(Extracted records)
☆ ☆ ☆

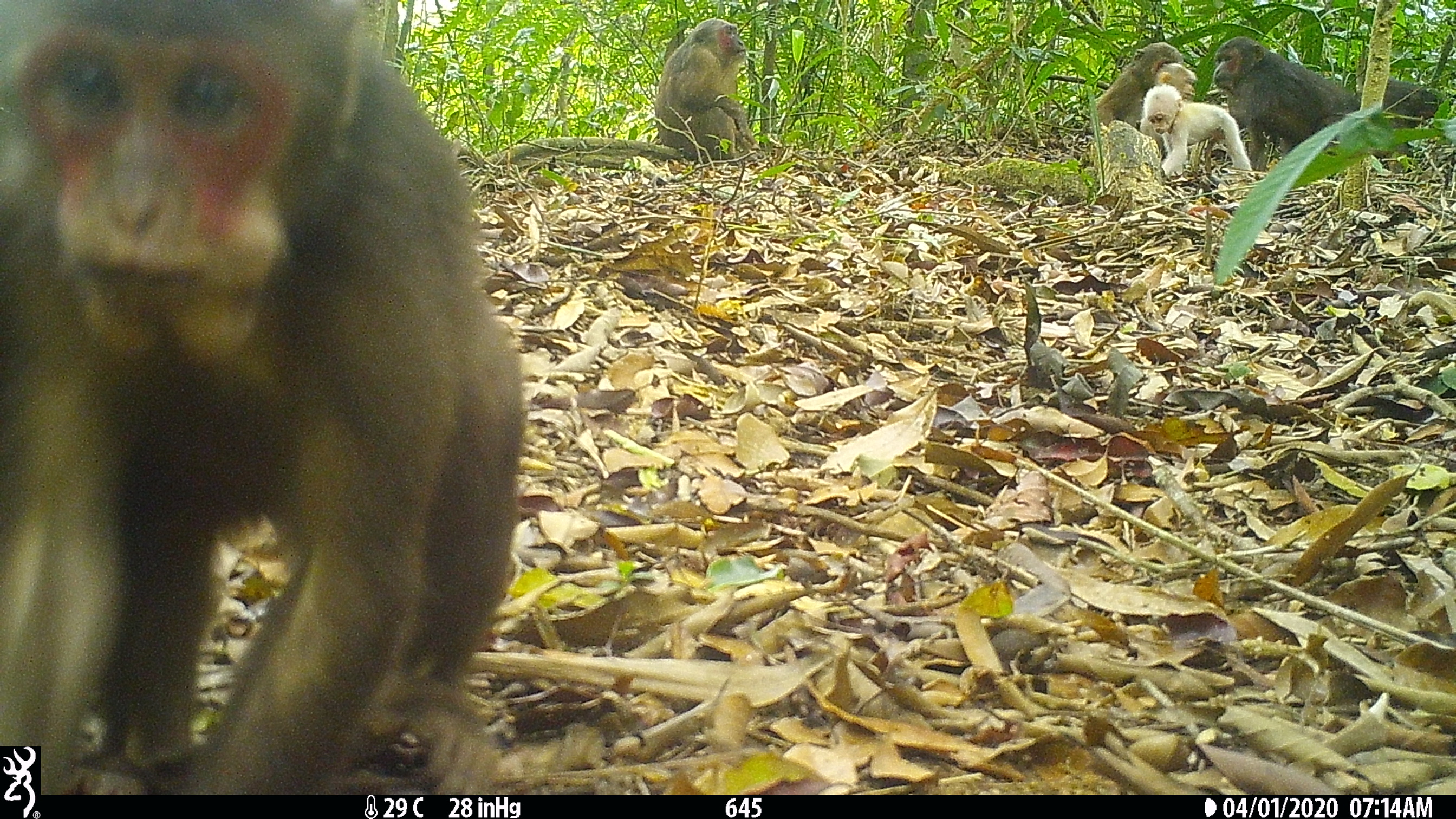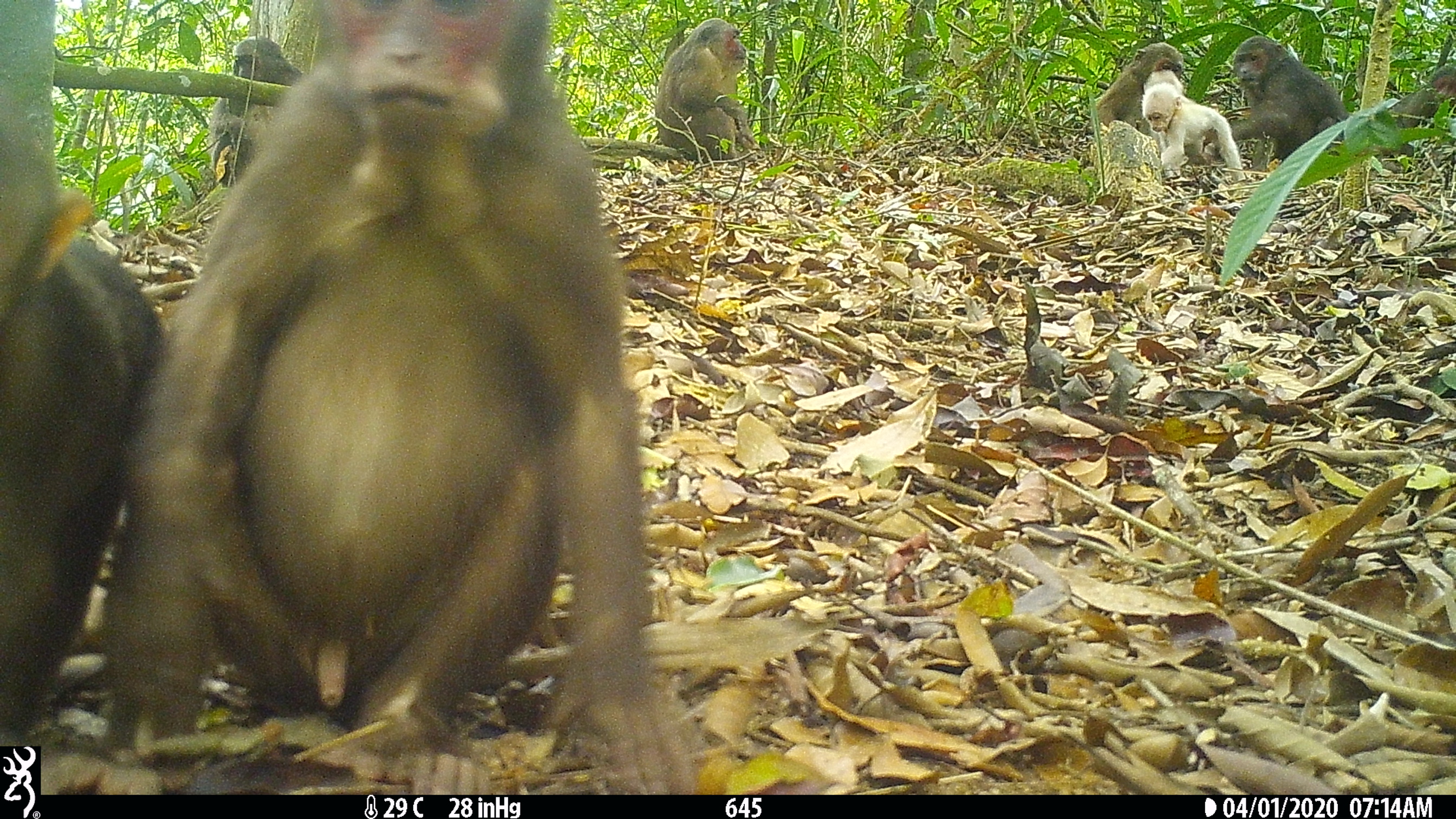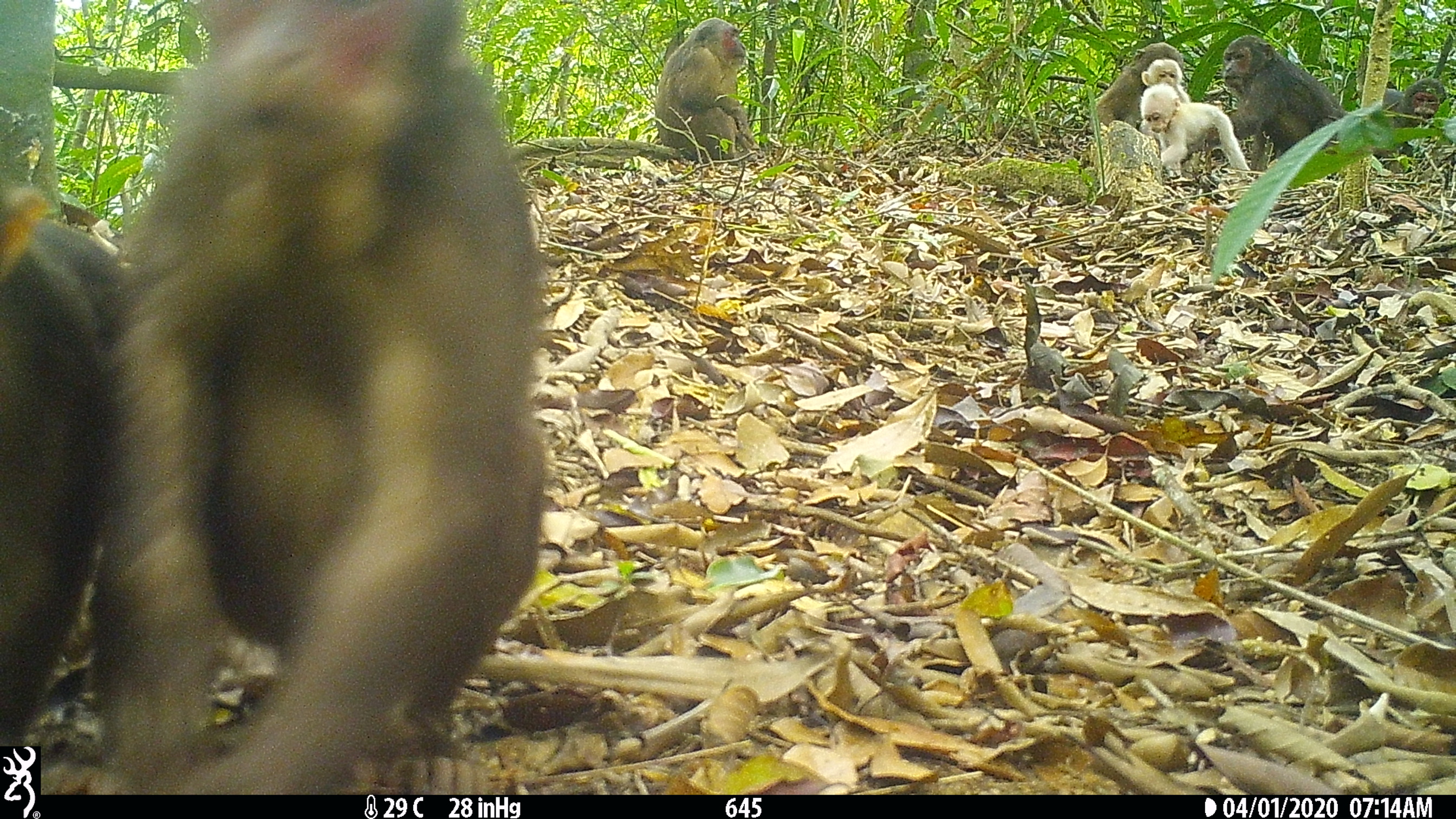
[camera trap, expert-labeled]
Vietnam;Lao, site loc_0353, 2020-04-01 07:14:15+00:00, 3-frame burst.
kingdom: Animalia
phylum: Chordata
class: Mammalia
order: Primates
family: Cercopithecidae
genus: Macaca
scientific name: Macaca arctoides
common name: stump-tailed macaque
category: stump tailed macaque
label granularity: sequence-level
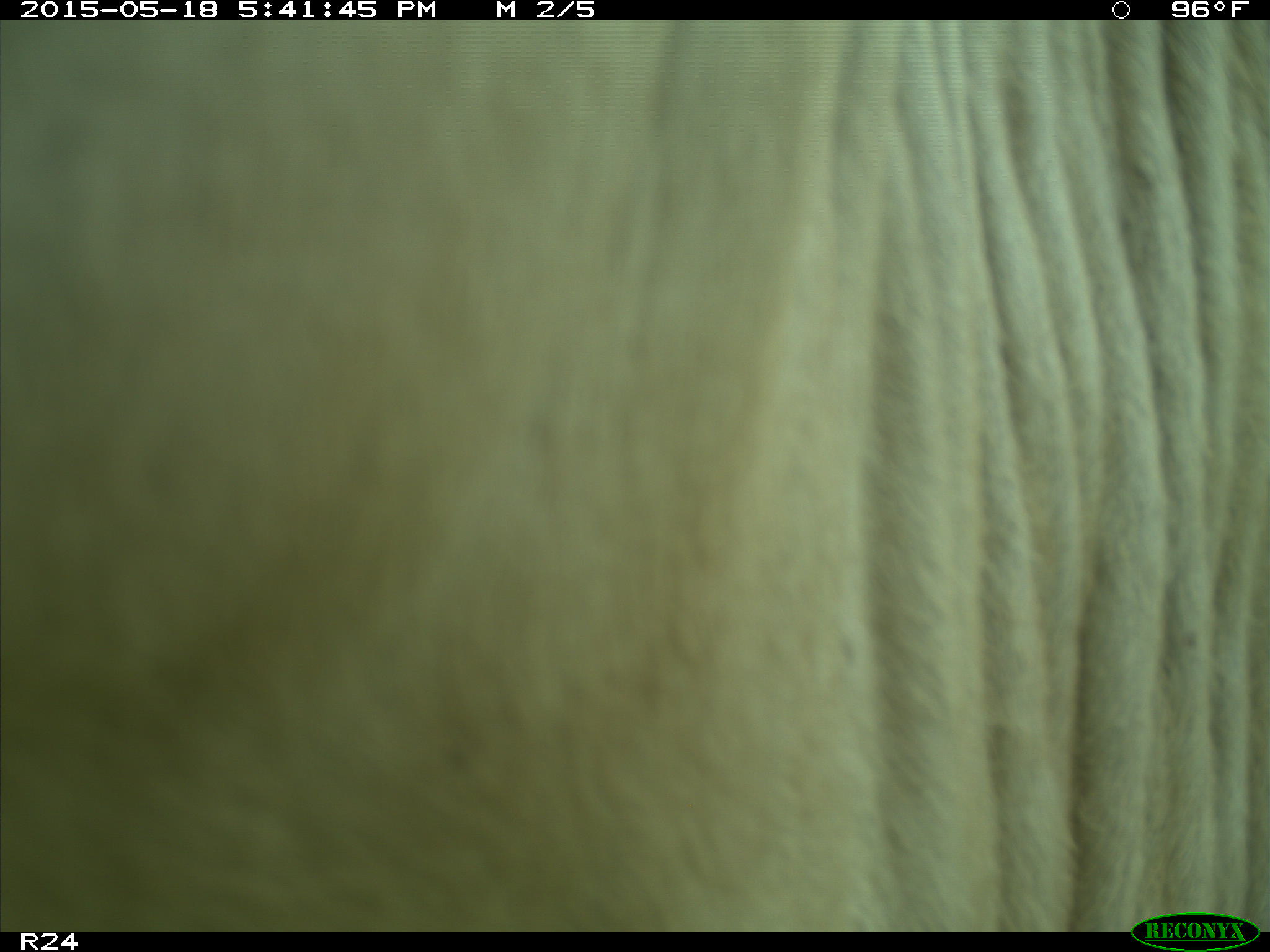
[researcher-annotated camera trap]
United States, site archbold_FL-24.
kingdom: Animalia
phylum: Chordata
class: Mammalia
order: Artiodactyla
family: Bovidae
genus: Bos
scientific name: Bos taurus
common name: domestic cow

☆ ☆ ☆

— What is needed —
With the pictures set aside, copy each line above as written.

— Solution —
[camera trap, expert-labeled]
Vietnam;Lao, site loc_0353, 2020-04-01 07:14:15+00:00, 3-frame burst.
kingdom: Animalia
phylum: Chordata
class: Mammalia
order: Primates
family: Cercopithecidae
genus: Macaca
scientific name: Macaca arctoides
common name: stump-tailed macaque
category: stump tailed macaque
label granularity: sequence-level
[researcher-annotated camera trap]
United States, site archbold_FL-24.
kingdom: Animalia
phylum: Chordata
class: Mammalia
order: Artiodactyla
family: Bovidae
genus: Bos
scientific name: Bos taurus
common name: domestic cow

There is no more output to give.